*Task objective*. Reproduce every item below character for character, leaving each line unchanged.

### Data provided

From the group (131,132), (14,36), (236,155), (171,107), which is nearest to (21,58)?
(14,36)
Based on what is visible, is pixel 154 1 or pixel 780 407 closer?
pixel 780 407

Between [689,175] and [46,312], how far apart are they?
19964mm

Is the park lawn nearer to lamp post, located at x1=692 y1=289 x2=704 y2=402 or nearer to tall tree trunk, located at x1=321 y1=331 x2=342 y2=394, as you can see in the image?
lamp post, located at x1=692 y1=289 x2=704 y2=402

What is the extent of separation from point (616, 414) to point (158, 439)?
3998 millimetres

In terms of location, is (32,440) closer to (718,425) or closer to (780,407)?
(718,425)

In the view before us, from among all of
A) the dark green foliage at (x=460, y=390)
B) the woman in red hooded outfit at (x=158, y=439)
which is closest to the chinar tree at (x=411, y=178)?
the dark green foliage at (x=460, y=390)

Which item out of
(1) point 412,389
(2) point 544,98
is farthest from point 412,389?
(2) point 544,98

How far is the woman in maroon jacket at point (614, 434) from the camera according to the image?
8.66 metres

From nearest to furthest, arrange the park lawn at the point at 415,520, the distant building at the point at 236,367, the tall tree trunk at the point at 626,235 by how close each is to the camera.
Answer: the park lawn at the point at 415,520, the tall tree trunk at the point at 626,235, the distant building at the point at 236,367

######

*Answer to this task*.
From the group (131,132), (14,36), (236,155), (171,107), which is nearest to (21,58)?
(14,36)
Based on what is visible, is pixel 154 1 or pixel 780 407 closer?
pixel 780 407

Between [689,175] and [46,312], how far apart are they?
19964mm

Is the park lawn nearer to lamp post, located at x1=692 y1=289 x2=704 y2=402 or nearer to tall tree trunk, located at x1=321 y1=331 x2=342 y2=394, as you can see in the image?
lamp post, located at x1=692 y1=289 x2=704 y2=402

What is the extent of separation from point (616, 414) to point (158, 439)?
3998 millimetres

In terms of location, is (32,440) closer to (718,425) or closer to (780,407)?
(718,425)

In the view before us, from among all of
A) the dark green foliage at (x=460, y=390)
B) the woman in red hooded outfit at (x=158, y=439)
which is closest to the chinar tree at (x=411, y=178)?
the dark green foliage at (x=460, y=390)

Which item out of
(1) point 412,389
(2) point 544,98
is farthest from point 412,389?
(2) point 544,98

How far is the woman in maroon jacket at point (614, 434) from the camera according to the image?
8.66 metres

From nearest to furthest, arrange the park lawn at the point at 415,520, the distant building at the point at 236,367, the tall tree trunk at the point at 626,235 by how close each is to the camera.
Answer: the park lawn at the point at 415,520, the tall tree trunk at the point at 626,235, the distant building at the point at 236,367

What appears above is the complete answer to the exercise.